On July 5, 2024, between 16:31 UTC and 18:08 UTC, the Webhooks service was degraded, with customer impact of delays to all webhook delivery. On average, delivery delays were 24 minutes, with a maximum of 71 minutes. This was caused by a configuration change to the Webhooks service, which led to unauthenticated requests sent to the background job cluster. The configuration error was repaired and re-deploying the service solved the issue.
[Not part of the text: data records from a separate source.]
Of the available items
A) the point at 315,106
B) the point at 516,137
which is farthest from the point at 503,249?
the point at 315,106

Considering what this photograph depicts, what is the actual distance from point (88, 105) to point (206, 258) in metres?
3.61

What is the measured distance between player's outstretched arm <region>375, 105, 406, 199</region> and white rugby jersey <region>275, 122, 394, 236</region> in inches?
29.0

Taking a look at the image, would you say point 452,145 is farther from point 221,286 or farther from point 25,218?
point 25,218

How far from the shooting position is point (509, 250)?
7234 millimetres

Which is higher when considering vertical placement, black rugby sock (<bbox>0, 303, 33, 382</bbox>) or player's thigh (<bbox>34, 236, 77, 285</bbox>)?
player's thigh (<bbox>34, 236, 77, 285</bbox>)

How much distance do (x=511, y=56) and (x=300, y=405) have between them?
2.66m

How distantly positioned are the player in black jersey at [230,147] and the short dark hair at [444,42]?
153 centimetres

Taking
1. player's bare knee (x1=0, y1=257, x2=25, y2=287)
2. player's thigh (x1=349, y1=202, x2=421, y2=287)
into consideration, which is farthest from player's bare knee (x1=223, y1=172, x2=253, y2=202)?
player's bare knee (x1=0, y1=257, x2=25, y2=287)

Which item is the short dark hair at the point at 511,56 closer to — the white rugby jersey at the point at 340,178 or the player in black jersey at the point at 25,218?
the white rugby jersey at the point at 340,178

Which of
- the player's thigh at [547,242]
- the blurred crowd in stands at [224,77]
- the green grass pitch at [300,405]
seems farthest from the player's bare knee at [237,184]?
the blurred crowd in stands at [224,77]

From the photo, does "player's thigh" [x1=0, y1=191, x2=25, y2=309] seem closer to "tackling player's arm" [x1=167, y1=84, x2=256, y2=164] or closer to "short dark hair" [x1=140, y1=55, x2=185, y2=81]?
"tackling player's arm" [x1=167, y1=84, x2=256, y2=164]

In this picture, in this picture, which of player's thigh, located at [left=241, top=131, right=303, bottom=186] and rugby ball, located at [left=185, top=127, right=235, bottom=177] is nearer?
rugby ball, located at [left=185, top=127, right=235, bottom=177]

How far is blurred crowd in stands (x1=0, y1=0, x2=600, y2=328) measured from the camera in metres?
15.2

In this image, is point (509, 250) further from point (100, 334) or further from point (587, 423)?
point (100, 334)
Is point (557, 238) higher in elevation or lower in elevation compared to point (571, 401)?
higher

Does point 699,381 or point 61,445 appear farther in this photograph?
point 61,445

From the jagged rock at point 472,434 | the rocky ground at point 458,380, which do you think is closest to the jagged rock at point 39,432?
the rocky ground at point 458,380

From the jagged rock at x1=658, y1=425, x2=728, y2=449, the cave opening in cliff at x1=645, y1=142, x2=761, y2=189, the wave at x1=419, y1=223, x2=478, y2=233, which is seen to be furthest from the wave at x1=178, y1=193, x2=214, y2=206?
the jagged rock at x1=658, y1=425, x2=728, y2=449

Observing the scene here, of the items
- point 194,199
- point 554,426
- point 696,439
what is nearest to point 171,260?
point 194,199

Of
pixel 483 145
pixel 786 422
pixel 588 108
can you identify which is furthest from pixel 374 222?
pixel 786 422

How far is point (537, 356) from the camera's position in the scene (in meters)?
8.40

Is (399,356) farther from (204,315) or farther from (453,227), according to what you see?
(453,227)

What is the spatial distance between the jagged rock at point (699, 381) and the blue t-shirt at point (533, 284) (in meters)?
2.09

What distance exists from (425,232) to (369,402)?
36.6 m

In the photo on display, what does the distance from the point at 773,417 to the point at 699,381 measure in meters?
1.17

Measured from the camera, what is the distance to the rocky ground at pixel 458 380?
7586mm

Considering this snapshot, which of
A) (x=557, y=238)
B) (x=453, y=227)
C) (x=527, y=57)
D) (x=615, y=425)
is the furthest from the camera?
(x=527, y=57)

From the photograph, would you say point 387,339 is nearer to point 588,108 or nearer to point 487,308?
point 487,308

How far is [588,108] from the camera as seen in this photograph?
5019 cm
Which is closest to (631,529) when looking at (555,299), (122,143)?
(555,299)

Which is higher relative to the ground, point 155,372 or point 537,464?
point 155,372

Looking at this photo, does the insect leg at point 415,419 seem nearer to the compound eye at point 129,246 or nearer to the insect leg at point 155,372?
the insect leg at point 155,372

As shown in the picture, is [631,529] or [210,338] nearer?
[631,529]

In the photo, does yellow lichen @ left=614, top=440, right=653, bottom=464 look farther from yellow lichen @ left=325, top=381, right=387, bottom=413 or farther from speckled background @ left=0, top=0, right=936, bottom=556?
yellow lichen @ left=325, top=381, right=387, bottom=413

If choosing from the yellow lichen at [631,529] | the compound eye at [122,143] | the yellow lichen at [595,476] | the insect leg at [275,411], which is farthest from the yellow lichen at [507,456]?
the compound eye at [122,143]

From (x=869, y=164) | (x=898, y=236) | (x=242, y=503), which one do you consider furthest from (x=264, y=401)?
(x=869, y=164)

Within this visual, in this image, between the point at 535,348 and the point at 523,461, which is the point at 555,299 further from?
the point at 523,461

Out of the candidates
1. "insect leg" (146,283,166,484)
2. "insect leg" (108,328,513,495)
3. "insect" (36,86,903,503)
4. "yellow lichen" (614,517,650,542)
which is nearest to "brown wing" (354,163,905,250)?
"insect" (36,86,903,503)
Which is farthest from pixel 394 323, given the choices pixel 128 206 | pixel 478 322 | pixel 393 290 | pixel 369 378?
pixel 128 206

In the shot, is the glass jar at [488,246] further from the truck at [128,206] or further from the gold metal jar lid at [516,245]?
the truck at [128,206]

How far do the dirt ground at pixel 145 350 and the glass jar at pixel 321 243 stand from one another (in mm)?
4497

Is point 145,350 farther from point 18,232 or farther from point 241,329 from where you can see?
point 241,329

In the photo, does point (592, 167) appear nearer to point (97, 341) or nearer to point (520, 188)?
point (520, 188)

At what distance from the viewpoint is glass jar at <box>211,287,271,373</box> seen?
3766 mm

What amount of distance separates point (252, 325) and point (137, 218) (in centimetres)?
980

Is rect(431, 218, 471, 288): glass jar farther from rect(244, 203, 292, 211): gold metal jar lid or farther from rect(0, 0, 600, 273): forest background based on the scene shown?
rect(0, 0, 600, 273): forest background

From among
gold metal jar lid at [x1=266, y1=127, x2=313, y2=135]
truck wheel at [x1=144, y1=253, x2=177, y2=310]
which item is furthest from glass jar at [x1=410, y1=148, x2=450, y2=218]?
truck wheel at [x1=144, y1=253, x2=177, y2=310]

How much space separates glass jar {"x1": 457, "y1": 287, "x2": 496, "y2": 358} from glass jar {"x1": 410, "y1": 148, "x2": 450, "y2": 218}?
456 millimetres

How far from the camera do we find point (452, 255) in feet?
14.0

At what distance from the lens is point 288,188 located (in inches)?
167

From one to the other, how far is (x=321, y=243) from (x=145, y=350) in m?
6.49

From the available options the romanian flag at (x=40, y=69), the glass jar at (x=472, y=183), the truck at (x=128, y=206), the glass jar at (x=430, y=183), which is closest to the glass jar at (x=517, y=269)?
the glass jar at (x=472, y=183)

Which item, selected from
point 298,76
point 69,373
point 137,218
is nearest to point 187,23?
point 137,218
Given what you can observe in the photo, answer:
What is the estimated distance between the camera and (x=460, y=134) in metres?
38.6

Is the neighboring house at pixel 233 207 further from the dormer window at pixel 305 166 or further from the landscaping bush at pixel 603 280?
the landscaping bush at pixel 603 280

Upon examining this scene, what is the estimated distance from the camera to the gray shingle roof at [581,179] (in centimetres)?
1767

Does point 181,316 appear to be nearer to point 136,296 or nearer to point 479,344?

However, this created a thundering herd effect which overloaded the background job queue cluster which put its API layer at max capacity, resulting in timeouts for other job clients, which presented as increased latency for API calls.Shortly after resolving the authentication misconfiguration, we had a separate issue in the background job processing service where health probes were failing, leading to reduced capacity in the background job API layer which magnified the effects of the thundering herd. From 18:21 UTC to 21:14 UTC, Actions runs on PRs experienced approximately 2 minutes delay and maximum of 12 minutes delay. A deployment of the background job processing service remediated the issue.To reduce our time to detection, we have streamlined our dashboards and added alerting for this specific runtime behavior. Additionally, we are working to reduce the blast radius of background job incidents through better workload isolation.
On July 3, 2024, between 1:34 PM UTC and 4:42 PM UTC the GitHub documentation was degraded and showed a 500 on non-cached pages. On average, the error rate was 2-5% and peaked at 5% of requests to the service. This was due to an observability misconfiguration. We mitigated the incident by updating the observability configuration and redeploying. We are working to reduce our time to detection and mitigation of issues like this one in the future.